Document text:
--- begin ---

FDA / openfda

openFDA is an FDA project to provide open APIs, raw data downloads, documentation and examples, and a developer community for an important collection of FDA public datasets.
https://open.fda.gov
Creative Commons Zero v1.0 Universal
574 stars 132 forks source link

where can I find the underlying data store for this code project? #88

Closed davidem00 closed 6 years ago

davidem00 commented 6 years ago

Does this project just obtain the current JSON downloads from the live openFDA api, and then do something new with them?

I saw another issue that makes mention of some "underlying" XML data. Where does that reside?

violetcrestedwren commented 6 years ago

Hi @davidem00, this project creates the JSON formatted data and hosts it on the web through an api service (as seen on https://api.fda.gov).

Regarding the underlying data, it's pulled in off the web from a handful of sources, which you can find in various pipeline folders. Looking at one of the simpler examples, the Device Premarket Approval pipeline , you can see the data source on line 32: a web-hosted zip file managed by the FDA. The pipeline scrapes the website to download the zip file (lines 34-43), unzips and cleans the data (lines 45-59), maps the data and translates it into json format (lines 61-83), and harmonizes the data with the other device endpoints (lines 85-113). Finally lines 116-122 to load the data into ElasticSearch. All of these tasks are managed by Luigi, as called on lines 125-126.

--- end ---

Extracted entries:
--- begin ---

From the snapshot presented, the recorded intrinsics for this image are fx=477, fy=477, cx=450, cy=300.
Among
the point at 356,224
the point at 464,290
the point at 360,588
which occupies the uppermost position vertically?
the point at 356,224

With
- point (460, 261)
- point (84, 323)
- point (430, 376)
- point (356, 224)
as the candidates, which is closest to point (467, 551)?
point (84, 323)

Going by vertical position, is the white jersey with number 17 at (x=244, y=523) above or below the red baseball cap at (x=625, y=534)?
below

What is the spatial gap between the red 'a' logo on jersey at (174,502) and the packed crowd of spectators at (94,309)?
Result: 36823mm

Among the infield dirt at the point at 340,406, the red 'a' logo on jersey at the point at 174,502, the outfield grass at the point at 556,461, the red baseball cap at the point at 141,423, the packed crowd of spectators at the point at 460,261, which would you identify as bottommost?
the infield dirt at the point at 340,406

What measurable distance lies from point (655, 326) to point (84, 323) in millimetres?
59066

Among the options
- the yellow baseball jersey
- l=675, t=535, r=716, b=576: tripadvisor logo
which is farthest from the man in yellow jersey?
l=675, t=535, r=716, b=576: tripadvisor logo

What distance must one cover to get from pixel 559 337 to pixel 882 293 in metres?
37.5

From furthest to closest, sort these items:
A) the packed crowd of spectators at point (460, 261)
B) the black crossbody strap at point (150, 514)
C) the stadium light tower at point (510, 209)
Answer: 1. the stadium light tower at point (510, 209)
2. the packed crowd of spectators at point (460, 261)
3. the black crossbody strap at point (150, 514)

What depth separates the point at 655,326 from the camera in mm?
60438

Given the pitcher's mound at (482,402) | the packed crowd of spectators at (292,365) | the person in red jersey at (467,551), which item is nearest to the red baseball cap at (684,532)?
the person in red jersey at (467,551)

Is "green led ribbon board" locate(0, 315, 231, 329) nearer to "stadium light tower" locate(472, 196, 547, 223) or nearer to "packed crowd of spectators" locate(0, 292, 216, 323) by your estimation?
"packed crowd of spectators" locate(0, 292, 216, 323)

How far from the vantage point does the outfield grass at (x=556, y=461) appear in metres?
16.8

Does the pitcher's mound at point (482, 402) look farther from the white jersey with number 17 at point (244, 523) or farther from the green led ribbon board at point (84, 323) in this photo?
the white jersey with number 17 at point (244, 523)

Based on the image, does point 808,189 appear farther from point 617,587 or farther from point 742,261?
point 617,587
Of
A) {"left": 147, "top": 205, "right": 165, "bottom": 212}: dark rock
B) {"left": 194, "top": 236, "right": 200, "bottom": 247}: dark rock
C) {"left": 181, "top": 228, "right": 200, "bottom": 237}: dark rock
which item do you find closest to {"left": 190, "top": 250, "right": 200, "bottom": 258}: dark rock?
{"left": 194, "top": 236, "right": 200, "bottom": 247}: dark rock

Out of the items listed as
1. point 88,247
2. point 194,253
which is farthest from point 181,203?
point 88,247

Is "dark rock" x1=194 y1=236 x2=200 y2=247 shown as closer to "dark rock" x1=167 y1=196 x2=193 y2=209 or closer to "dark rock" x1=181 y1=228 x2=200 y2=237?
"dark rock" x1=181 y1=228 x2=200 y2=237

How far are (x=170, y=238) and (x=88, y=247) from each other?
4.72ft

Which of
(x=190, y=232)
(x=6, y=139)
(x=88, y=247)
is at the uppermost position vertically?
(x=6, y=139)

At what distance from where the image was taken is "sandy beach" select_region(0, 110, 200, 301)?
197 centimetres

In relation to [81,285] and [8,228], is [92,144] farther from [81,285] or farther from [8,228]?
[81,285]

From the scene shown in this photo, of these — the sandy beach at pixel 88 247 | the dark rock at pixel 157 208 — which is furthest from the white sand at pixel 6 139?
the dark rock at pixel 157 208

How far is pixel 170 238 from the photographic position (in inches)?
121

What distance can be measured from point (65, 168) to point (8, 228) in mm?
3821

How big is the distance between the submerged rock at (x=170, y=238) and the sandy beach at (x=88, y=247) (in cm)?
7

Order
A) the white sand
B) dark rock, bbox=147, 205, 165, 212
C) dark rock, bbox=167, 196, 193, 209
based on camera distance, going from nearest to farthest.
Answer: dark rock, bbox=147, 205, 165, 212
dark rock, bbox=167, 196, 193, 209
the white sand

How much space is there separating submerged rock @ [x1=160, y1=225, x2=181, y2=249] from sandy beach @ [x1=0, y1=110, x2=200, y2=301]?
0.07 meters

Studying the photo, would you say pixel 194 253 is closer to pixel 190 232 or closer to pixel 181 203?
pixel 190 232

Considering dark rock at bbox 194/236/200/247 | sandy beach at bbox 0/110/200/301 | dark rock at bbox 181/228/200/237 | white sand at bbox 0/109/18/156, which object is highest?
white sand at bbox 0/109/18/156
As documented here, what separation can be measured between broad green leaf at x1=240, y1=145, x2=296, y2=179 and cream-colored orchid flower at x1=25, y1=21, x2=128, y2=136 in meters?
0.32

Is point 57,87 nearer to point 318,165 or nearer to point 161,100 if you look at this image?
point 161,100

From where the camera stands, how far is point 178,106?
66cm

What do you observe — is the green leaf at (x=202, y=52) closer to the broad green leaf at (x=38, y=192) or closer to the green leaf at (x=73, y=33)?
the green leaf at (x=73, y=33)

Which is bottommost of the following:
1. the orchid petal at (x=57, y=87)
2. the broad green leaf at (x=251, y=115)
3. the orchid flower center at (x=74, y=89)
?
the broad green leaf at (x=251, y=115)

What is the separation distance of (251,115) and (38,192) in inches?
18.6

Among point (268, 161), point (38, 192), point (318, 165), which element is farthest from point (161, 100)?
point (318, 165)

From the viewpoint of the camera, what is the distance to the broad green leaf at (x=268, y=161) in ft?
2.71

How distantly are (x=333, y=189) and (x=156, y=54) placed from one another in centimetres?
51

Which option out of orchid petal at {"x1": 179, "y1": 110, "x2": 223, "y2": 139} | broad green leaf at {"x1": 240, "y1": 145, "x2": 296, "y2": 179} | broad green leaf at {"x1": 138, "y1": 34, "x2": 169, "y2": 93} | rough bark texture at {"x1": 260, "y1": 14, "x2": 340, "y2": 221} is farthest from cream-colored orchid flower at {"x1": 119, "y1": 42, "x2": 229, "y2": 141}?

--- end ---

Required work: Output the passage of the openFDA discussion thread starting with "Does this project" and going on through "does that reside?", reproduced word for word.

Task output:
Does this project just obtain the current JSON downloads from the live openFDA api, and then do something new with them?

I saw another issue that makes mention of some "underlying" XML data. Where does that reside?